* [Short problem]: Convert the data from the line with "What distance from the camera" through the end of the data into a two-column CSV with the headers input and output, giving each text and its answer one row. Put each value in a single quoted field and replace any line breaks with spaces.

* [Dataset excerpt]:
※ ※ ※
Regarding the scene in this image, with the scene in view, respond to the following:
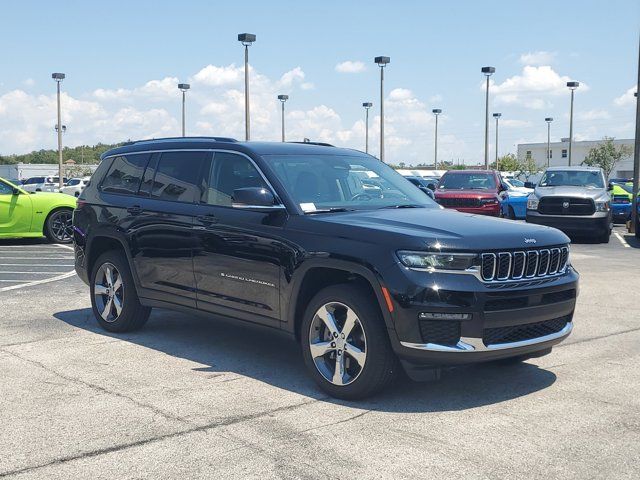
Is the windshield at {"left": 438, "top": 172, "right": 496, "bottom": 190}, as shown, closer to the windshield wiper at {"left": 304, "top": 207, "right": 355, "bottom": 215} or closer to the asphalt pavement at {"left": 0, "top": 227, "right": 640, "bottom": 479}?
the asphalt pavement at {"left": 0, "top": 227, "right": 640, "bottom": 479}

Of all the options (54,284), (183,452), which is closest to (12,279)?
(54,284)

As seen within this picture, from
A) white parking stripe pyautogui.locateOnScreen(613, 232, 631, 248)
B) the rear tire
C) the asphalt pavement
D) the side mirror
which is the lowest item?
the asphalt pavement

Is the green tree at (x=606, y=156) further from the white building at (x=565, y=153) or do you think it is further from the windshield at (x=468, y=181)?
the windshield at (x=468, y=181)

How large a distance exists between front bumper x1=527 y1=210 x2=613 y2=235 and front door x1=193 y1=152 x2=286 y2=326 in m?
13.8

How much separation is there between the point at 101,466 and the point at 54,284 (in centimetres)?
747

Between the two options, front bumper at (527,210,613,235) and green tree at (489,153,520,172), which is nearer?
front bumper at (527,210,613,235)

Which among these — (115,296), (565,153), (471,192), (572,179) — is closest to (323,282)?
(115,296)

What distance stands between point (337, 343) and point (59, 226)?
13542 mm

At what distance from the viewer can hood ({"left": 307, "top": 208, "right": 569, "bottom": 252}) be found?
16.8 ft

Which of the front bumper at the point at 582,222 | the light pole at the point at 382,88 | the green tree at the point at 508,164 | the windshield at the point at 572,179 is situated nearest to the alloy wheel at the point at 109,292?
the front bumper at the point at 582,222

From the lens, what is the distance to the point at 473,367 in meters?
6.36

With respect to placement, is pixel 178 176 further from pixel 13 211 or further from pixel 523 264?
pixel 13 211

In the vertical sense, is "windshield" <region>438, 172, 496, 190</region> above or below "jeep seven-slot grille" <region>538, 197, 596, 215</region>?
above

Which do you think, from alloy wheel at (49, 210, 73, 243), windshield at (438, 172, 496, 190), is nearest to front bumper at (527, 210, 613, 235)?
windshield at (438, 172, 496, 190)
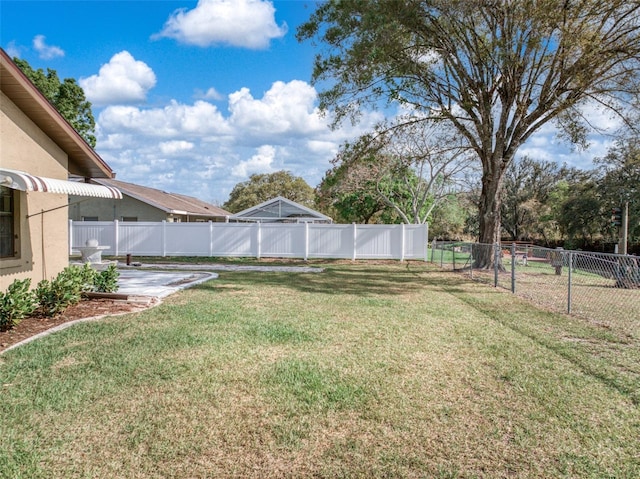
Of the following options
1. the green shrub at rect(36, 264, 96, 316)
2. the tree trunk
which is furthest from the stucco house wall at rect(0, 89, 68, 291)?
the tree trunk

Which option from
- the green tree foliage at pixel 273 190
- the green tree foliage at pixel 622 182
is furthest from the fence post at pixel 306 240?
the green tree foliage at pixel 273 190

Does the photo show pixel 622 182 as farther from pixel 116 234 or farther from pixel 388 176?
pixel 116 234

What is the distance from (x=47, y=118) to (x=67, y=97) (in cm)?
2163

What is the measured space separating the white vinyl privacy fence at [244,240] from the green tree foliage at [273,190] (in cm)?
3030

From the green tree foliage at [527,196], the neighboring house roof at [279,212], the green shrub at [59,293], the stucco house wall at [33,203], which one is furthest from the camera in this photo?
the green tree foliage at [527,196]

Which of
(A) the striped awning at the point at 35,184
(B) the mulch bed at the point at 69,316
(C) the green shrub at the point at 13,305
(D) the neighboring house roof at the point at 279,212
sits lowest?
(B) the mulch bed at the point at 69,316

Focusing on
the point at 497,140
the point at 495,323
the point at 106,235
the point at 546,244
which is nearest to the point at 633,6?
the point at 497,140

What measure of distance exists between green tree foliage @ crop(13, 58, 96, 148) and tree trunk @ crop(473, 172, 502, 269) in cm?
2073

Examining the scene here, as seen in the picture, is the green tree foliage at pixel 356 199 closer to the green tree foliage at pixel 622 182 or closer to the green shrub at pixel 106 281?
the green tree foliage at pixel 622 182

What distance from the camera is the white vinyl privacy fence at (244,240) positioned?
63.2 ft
※ ※ ※
* [Exercise response]:
input,output
"What distance from the camera is the white vinyl privacy fence at (244,240) positioned?","63.2 ft"